Penelitian Mariam (2009) menyatakan budaya organisasi dan gaya kepemimpinan mempunyai pengaruh positif dan signifikan terhadap kepuasan kerja dalam meningkatkan kinerja karyawan. Hasil penelitian Matalia (2012) menunjukkan bahwa kepemimpinan dan hubungan kerja karyawan mempunyai pengaruh signifikan terhadap pengembangan karir, hubungan kerja dan pengembangan karir berpengaruh signifikan terhadap kepuasan kerja.
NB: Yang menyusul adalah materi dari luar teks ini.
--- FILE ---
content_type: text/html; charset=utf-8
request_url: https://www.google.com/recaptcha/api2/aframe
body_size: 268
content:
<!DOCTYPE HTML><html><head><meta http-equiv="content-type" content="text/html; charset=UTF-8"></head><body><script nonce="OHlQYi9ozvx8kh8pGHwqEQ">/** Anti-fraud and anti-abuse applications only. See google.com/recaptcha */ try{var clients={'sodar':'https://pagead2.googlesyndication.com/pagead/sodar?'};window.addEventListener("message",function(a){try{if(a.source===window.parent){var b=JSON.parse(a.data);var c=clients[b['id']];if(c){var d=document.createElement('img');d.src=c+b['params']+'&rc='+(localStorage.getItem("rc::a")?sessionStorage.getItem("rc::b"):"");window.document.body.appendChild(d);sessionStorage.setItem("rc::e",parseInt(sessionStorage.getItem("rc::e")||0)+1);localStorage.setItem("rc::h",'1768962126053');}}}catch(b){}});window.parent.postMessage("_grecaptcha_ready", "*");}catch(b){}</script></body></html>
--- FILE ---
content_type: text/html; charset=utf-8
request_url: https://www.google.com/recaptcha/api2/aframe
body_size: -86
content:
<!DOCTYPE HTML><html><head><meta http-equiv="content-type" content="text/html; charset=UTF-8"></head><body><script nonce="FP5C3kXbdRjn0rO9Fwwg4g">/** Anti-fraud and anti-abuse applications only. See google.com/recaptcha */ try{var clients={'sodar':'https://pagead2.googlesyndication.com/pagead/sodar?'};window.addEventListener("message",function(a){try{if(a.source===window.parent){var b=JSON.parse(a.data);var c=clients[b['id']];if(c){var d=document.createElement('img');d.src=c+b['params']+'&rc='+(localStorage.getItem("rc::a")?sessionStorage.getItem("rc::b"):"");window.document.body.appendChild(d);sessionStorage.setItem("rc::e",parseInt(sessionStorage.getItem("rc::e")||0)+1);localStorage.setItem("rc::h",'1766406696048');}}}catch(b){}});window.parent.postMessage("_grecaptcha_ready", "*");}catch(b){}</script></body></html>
Abubakar (2008) melakukan penelitian tentang pengaruh manajemen konflik pada kepala ruangan terhadap kinerja perawat pelaksana di ruang rawat inap Rumah Sakit Dr. H. Marzoeki Mahdi Bogor, menunjukkan bahwa ada peningkatan yang bermakna pada kinerja perawat pelaksana sesudah dibimbing kepala ruangan yang telah dilatih dan dibimbing (p value
≤ 0,05). Maka kinerja berhubungan dengan kepuasan kerja, kepuasan kerja berhubungan dengan kebijakan yang berlaku di organisasi termasuk budaya organisasi dan manajemen konflik.
1.2.Permasalahan
Berdasarkan uraian latar belakang, peneliti menduga bahwa budaya organisasi dan manajemen konflik yang tidak baik akan membentuk persepsi ketidakpuasan kerja petugas rawat inap, sehingga permasalahan penelitian ini adalah apakah terdapat pengaruh budaya organisasi dan manajemen konflik terhadap kepuasan kerja petugas rawat inap di RSUD Kota Padangsidimpuan.
1.3. Tujuan Penelitian
Tujuan penelitian ini adalah untuk menjelaskan pengaruh budaya organisasi dan manajemen konflik terhadap kepuasan kerja petugas rawat inap di RSUD Kota Padangsidimpuan.
1.4. Hipotesis
Budaya organisasi dan manajemen konflik berpengaruh signifikan terhadap kepuasan kerja petugas rawat inap di RSUD Kota Padangsidimpuan.
1.5. Manfaat Penelitian
Penelitian ini diharapkan dapat memberikan manfaat sebagai berikut : 1.
Sebagai bahan masukan kepada RSUD Kota Padangsidimpuan untuk meningkatkan kebijakan manajemen keperawatan di rumah sakit.
2. Memperkaya khasanah ilmu pengetahuan administrasi rumah sakit yang berhubungan dengan kepuasan kerja petugas rawat inap di rumah sakit.
3. Bagi kalangan akademik, penelitian ini tentunya bermanfaat sebagai bahan masukan dan perbandingan untuk penelitian sejenis selanjutnya.